Case Review is where it all comes together, and is the biggest selling point of MedSims. MedSims biggest customer is, it should be no surprise, medical companies and organizations. The MedSims platform collects data on what choices users made in each scenario throughout the case, and presents those insights and learnings to the customer at the end of the simulation’s lifespan, typically 3-6 months.

This data is invaluable in understanding what physicians do in real-world scenarios, without the expense of performing a real-world trial.

Clinical Composer

What happens when a physician makes one decision in combination with another? One but not the other?

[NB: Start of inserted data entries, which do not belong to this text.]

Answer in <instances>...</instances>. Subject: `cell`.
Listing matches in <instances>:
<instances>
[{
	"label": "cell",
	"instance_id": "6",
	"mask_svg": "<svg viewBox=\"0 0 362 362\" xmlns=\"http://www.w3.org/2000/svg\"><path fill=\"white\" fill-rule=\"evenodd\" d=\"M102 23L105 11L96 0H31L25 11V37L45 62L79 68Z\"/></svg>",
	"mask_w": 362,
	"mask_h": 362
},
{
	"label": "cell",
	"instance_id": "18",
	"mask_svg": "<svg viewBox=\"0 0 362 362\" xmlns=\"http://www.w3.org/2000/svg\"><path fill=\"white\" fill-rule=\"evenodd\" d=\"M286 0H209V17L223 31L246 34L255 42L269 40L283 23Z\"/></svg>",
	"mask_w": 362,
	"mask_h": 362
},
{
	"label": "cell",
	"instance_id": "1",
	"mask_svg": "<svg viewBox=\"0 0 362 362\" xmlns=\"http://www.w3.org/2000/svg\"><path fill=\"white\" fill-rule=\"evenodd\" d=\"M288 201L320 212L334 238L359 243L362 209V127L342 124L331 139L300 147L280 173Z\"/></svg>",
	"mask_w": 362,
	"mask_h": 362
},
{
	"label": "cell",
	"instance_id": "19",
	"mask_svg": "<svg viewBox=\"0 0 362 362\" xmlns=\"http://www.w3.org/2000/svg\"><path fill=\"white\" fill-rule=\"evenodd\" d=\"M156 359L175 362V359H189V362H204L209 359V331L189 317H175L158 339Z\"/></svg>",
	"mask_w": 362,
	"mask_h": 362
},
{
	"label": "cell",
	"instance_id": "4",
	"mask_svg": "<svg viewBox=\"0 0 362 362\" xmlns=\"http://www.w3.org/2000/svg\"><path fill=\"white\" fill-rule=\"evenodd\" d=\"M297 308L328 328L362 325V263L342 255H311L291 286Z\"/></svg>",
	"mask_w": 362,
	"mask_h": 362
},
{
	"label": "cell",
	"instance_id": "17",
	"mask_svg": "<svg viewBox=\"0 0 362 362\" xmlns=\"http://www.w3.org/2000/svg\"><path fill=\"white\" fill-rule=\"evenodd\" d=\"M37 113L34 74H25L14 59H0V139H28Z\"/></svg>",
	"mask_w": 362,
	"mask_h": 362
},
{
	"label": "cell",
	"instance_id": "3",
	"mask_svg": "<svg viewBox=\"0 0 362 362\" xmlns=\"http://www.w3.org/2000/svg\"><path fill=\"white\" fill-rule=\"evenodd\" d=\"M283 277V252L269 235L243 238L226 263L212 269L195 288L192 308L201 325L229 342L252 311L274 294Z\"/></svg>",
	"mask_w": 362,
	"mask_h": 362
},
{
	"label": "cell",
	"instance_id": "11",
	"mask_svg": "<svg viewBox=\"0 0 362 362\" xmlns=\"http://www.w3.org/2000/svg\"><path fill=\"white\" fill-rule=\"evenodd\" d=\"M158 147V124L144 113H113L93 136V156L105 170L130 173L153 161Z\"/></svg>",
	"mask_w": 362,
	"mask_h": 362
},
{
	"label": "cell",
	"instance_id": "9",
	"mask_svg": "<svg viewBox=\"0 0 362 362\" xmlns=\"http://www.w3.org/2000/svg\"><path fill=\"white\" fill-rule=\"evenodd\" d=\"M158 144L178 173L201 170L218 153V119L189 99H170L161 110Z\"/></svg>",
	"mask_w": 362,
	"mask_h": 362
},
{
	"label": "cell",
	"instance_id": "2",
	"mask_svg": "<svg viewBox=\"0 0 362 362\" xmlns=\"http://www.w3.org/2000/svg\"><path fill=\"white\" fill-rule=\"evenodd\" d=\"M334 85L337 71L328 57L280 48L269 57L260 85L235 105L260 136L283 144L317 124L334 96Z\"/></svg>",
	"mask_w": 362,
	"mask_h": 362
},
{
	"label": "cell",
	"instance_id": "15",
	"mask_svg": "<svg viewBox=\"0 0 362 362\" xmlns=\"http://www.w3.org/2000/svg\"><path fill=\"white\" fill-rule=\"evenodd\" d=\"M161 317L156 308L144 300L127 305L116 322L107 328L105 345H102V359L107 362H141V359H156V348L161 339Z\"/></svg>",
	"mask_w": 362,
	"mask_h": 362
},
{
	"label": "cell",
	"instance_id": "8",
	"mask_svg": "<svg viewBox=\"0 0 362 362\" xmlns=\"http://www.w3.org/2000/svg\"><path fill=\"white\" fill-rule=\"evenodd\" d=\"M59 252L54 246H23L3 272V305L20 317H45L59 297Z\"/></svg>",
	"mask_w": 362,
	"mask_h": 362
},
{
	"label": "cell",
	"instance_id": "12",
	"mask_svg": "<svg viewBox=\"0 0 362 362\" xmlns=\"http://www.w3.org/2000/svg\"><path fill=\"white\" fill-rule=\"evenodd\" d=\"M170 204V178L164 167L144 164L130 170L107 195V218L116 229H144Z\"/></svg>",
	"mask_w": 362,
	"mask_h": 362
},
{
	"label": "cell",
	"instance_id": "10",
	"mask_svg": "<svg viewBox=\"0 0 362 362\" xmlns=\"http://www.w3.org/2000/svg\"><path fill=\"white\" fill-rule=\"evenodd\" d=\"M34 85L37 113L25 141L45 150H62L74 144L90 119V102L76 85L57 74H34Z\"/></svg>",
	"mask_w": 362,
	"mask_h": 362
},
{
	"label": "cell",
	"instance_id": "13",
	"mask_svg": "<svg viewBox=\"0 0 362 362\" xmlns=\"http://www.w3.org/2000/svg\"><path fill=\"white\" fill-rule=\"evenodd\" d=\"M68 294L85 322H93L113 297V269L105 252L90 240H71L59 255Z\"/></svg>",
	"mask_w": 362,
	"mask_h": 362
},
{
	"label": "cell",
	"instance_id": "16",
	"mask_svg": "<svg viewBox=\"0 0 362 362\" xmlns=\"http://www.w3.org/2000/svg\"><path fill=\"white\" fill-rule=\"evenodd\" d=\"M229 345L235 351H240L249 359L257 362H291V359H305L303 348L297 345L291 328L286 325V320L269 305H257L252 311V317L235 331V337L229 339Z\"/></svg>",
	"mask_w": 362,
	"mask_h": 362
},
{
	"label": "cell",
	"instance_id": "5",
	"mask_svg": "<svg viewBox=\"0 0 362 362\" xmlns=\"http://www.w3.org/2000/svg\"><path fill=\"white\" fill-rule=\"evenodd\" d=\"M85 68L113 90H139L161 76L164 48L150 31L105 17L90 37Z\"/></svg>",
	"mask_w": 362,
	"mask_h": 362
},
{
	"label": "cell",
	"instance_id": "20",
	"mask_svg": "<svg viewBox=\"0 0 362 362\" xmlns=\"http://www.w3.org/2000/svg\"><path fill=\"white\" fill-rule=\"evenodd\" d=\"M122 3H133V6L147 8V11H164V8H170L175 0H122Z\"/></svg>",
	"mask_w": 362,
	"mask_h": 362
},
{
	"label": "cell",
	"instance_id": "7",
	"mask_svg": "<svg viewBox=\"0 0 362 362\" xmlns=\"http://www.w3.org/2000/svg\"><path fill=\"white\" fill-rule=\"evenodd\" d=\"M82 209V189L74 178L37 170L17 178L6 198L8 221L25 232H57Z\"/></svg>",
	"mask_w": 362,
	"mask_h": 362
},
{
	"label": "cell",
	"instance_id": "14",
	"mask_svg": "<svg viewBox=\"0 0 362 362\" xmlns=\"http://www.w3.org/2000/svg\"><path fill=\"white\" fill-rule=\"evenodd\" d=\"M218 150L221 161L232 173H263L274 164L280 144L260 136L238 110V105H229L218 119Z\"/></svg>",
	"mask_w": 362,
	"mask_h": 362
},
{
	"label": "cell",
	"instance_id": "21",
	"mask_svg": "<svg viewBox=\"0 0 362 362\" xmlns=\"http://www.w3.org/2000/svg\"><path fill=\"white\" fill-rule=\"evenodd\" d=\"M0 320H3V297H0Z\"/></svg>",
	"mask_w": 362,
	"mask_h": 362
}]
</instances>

Clinical Composer is our way of answering that and many other questions that arise while authoring a case. Only seen by WebMD and Medscape staff, this is back-end authoring tool that allows authors to create and edit everything about the case, from the patient’s information, to guidance on each test and decision, to the logical rules that determine whether a guidance appears or does not, is positive or negative.

It is much larger than MedSims itself, but I’ll focus only on a couple of examples here.

The Rules Composer is by far the most complex part of Clinical Composer. Within, authors can create their own logic for individual guidance pop-ups, with a simple if-then, and-or system for determining that logic. This allows the author to offer guidance and responses based on whether was made in conjunction with something else, which can turn a positive into a negative for a real-world patient.

An example of a rule, in which the user has not ordered a test, even though they have ordered either one of the other two.

Other portions of Clinical Composer, while they look about as standard as you’d expect an authoring tool to look, are just as detailed, allowing the authors to change every aspect about the case they would like.

An example of the Tests page, where authors can determine which tests the user can order.

A screenshot of the Interview page, with a question on-screen. Click to enlarge.

Learnings from Creo

“If you want to create a great product, you have to start by understanding the people who will use it.” 

- Don Norman

I feel that it is one of the recurring themes of, and likewise one of the greatest parts of, my career that I am consistently creating products for users that I am not. For use cases that do not apply to me, for people so far removed from what I do, that I cannot even begin to understand the right way to create something.

When I was just starting out in design, that was terrifying. Nowadays, it’s my favorite part.

We worked alongside the people who would use this simulation, and we collaborated everywhere.

I simply cannot overstate the value of being able to communicate and ask questions and get feedback from users directly, and in this case, we leveraged WebMD’s status as, well, WebMD to include medical professionals and students alike in constant feedback sessions, testing early prototypes and gathering data every step of the way.

Sometimes, more detail is exactly what a design needs.

It was infinitely tempting, throughout the design process, to slim it down, simplify, make it elegant and minimal. And boy, did I try. In this specific case, however, that’s not what was needed. I had to learn to adopt a “more is more” approach to the application, and allow for all of the details that physicians and students needed to be on screen to be there, and not hidden away.

These are people who are used to looking at medical charts and graphs and busy screens all day for a living, after all. It only made sense, once I realized it, that they’d want as much as possible at once.

I am incredibly grateful to have worked on MedSims and Clinical Composer.